Komisi Informasi Pusat (KIP) dan Asosiasi Media Siber Indonesia (AMSI) menandatangani Nota Kesepahaman Bersama (Memorandum of Understanding/MoU) terkait Peran Media Siber Mendorong Keterbukaan Informasi Publik. Kerja ini dalam rangka untuk penguatan tata kelola informasi Publik di Indonesia.

Kerja sama  dua lembaga  ini didasari pemahaman bersama bahwa keterbukaan informasi publik merupakan sarana mengoptimalkan pengawasan publik terhadap penyelenggaraan negara, serta upaya mengembangkan masyarakat informasi (information society). Kerja sama ini sekaligus upaya pemenuhan hak informasi publik dan hak atas akses informasi publik yang dijamin UUD Tahun 1945, UU No. 14 tahun 2008 Tentang Keterbukaan Informasi Publik (UU KIP).

Ketua Komisi Informasi Publik Gede Narayana dalam pengantar penandatanganan yang dilakukan secara virtual menyampaikan kerja sama ini dapat mendukung keterbukaan informasi publik. “Sehingga pelaksanaan keterbukaan informasi publik bisa tersiar dan terinformasikan kepada masyarakat luas,” kata Gede Narayana dalam keterangannya di Jakarta, Kamis (25/3/2021).  

Dalam kesempatan yang sama, Ketua Umum AMSI Wenseslaus Manggut menyampaikan nota kesepahaman ini untuk memaksimalkan partisipasi publik dalam pengelolaan negara, terutama dalam mengawasi jalannya program pemerintah dengan menyediakan informasi yang memadai bagi publik.

“Menyediakan informasi yang memadai itu adalah tanggung jawab media massa. Tapi informasi yang memadai bisa disajikan, mengandaikan media memiliki akses kepada sumber informasi. Informasi yang memadai itu menyangkut apa saja, termasuk data,” kata Wenseslaus Manggut.

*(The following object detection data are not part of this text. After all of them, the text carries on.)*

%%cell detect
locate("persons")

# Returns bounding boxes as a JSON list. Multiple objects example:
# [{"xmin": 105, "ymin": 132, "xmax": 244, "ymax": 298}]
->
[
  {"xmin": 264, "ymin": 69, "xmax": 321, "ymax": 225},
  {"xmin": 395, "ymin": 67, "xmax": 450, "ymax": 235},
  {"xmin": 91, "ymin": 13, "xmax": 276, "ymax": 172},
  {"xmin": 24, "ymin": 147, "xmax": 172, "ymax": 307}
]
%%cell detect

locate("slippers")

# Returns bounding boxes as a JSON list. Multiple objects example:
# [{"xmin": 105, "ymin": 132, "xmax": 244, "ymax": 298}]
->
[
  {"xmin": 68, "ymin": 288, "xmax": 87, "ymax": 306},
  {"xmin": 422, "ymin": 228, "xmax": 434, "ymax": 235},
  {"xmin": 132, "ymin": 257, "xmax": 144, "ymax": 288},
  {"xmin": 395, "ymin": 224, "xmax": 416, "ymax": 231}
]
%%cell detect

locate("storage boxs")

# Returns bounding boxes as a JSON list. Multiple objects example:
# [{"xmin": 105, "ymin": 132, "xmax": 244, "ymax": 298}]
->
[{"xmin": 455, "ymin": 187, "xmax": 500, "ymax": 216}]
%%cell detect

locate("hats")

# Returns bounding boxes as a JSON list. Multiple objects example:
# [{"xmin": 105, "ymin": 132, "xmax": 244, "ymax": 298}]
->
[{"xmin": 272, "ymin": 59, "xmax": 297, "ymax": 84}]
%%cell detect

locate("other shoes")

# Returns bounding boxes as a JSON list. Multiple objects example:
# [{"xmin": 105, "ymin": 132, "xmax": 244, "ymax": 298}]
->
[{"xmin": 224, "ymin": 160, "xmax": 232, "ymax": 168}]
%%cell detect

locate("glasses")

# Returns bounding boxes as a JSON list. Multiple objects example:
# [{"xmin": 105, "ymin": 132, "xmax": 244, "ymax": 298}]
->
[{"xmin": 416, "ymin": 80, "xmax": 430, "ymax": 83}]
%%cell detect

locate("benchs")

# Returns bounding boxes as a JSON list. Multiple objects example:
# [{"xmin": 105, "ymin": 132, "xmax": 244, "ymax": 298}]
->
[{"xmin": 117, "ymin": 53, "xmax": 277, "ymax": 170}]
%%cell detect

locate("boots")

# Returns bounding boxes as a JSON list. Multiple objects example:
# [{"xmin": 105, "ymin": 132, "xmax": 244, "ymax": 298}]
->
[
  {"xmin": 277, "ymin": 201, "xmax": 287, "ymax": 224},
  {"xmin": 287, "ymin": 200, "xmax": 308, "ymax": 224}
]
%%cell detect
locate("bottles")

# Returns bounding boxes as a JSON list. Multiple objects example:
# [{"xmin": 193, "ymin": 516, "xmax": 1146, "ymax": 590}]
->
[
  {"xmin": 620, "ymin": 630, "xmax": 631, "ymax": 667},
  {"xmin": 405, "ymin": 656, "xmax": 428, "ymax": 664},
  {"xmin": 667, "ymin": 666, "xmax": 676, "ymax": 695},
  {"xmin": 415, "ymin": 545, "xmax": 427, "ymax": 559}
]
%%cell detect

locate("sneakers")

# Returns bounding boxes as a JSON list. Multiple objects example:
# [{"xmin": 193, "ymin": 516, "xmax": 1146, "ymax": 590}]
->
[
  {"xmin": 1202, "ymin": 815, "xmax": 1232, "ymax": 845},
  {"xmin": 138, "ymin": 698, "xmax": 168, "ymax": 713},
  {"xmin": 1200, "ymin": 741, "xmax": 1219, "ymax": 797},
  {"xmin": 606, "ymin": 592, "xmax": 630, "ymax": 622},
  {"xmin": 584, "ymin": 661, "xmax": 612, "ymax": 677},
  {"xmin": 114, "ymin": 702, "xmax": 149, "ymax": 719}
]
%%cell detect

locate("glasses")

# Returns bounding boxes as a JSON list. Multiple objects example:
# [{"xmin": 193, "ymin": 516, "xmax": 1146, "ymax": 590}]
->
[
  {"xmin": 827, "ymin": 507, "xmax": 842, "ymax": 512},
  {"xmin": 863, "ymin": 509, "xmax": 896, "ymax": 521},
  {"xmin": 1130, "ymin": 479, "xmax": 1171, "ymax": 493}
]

Ia menambahkan akses terhadap data tidak hanya mengembalikan jurnalisme menjadi berkualitas, tapi juga membuka kesempatan bagi publik untuk memahami jalannya penyelenggaraan negara dalam data dan angka.

Penandatanganan kesepahaman dilanjutkan dengan rangkaian “Dengar Pendapat Publik Perbaikan Sengketa Informasi Publik” Wilayah Indonesia Timur melibatkan AMSI Papua. Diskusi ini dihadiri 29 perwakilan media anggota AMSI dari Indonesia Timur, akademisi, dan NGO.

Dengar pendapat serupa sebelumnya dilaksanakan melibatkan AMSI Aceh dengan mengundang peserta dari wilayah Indonesia Barat pada 23 Maret 2021 lalu. Acara ini dihadiri 59 peserta. Rangkaian kegiatan ini merupakan kerja sama AMSI dan Komisi Informasi dengan dukungan UNESCO.

Selain menyelenggarakan diskusi publik, AMSI juga melakukan review kebijakan terhadap draft Revisi Peraturan Komisi Informasi (Perki) Nomor  1 Tahun 2013 Tentang Prosedur Penyelesaian Sengketa Informasi Publik. Prosedur ini merupakan faktor penting yang menentukan kualitas performa penyelesaian sengketa informasi. Dua expert yang dilibatkan adalah Dessy Eko Prayitno dan Astrid Deborah.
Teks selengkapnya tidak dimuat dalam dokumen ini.